Generative Adversarial Networks (GAN)
Imagine two AIs in a cat-and-mouse game: one generates fake data (like images), and the other tries to catch what’s fake and what’s real. That’s a GAN. This setup allows GANs to create incredibly realistic images, music, text, and more. They’re the artists of the neural network world, generating new, realistic data from scratch.
Weight
Think of weights as the neuron’s way of deciding how important an input is (multiply the input by the weight).
Bias
A tweak to make sure the neuron’s output fits just right (added to the input).
Activation Function
This step is where the magic happens, allowing the neuron to tackle complex patterns by bending and stretching the data in nonlinear ways. Popular choices for this function are ReLU, Sigmoid, and Tanh, each with its way of tweaking the data.
Weighted Sum
The first step in the neural computation process involves aggregating the inputs to a neuron, each multiplied by their respective weights, and then adding a bias term. This operation is known as the weighted sum or linear combination.
Mathematically, it is expressed as:
Y= W1X1+W2X2+b (summation over n weights)
The weighted sum is crucial because it constitutes the raw input signal to a neuron before any non-linear transformation. It allows the network to perform a linear transformation of the inputs, adjusting the importance (weight) of each input in the neuron’s output.
Sigmoid Activation Function
This function squeezes its input into a narrow range between 0 and 1. It’s like taking any value, no matter how large or small, and translating it into a probability.
f(x) = 1/(1 + e^−x)
You’ll see sigmoid functions in the final layer of binary classification networks, where you need to decide between two options — yes or no, true or false, 1 or 0.
Hyperbolic Tangent Function (tanh)
tanh stretches the output range to between -1 and 1. This centers the data around 0, making it easier for layers down the line to learn from it.

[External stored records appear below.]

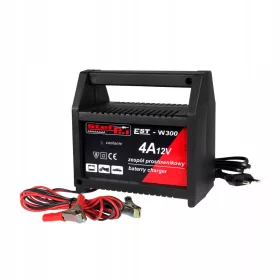  REDRESOR EST-W300 12V 4A STEF-POL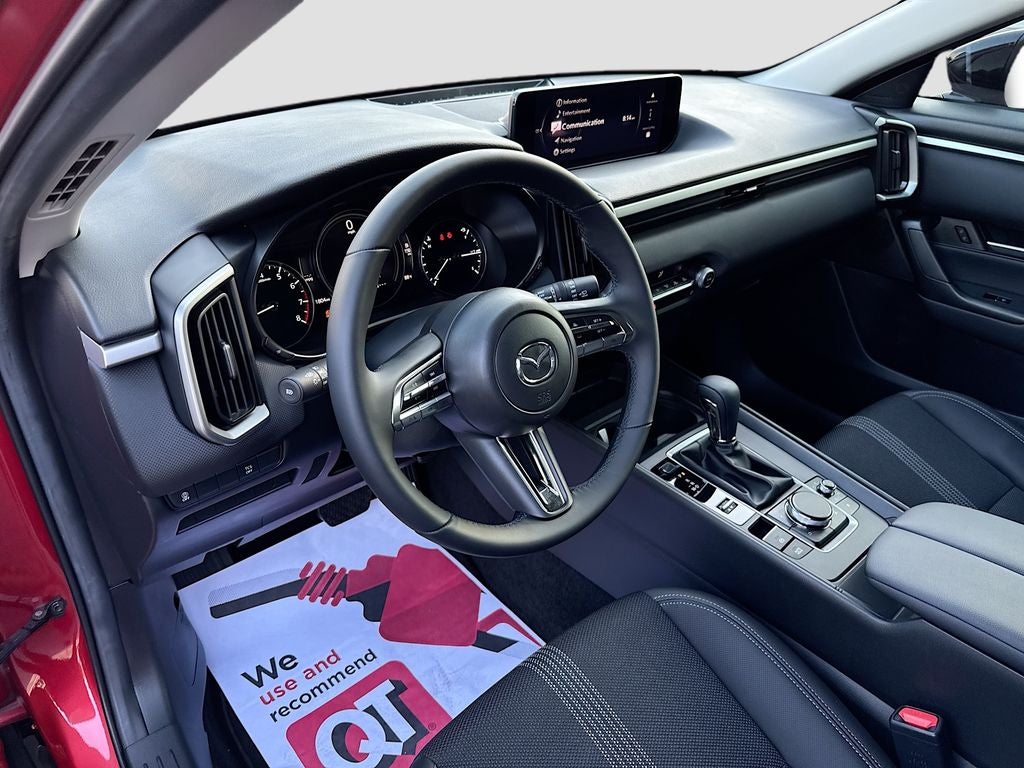 2026 Mazda Mazda CX-50 2.5 S Select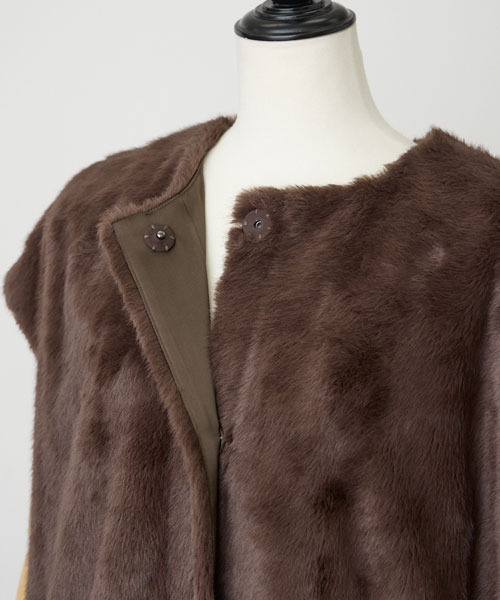 フェイクファージレ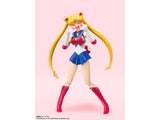 S.H. Figuarts Sailor Moon (Animation Color Edition) from Sailor Moon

f(x) = tanh(x) = (2/(1+e^-2x)) - 1
It’s often found in the hidden layers, helping to model more complex data relationships by balancing the input signal.
Rectified Linear Unit (ReLU)
ReLU is like a gatekeeper that passes positive values unchanged but blocks negatives, turning them to zero. This simplicity makes it very efficient and helps overcome some tricky problems in training deep neural networks.
f(x) = max(0,x)
Its simplicity and efficiency have made ReLU incredibly popular, especially in convolutional neural networks (CNNs) and deep learning models.
Leaky Rectified Linear Unit (Leaky ReLU)
Leaky ReLU allows a tiny, non-zero gradient when the input is less than zero, which keeps neurons alive and kicking even when they’re not actively firing.
f(x) = max(αx,x)
It’s a tweak to ReLU used in cases where the network might suffer from “dead neurons,” ensuring all parts of the network stay active over time.
Exponential Linear Unit (ELU)
ELU smooths out the function for negative inputs (using a parameter α for scaling), allowing for negative outputs but with a gentle curve. This can help the network maintain a mean activation closer to zero, improving learning dynamics.
f(x) = x (if x > 0)
α(e^x - 1)
Useful in deeper networks where ReLU’s sharp threshold could slow down learning.
Softmax Function
The softmax function turns logits, the raw output scores from the neurons, into probabilities by exponentiating and normalizing them. It ensures that the output values sum up to one, making them directly interpretable as probabilities.
f(x)i = e^xi / Σj e^xj
It’s the go-to for the output layer in multi-class classification problems, where each neuron corresponds to a different class, and you want to pick the most likely one.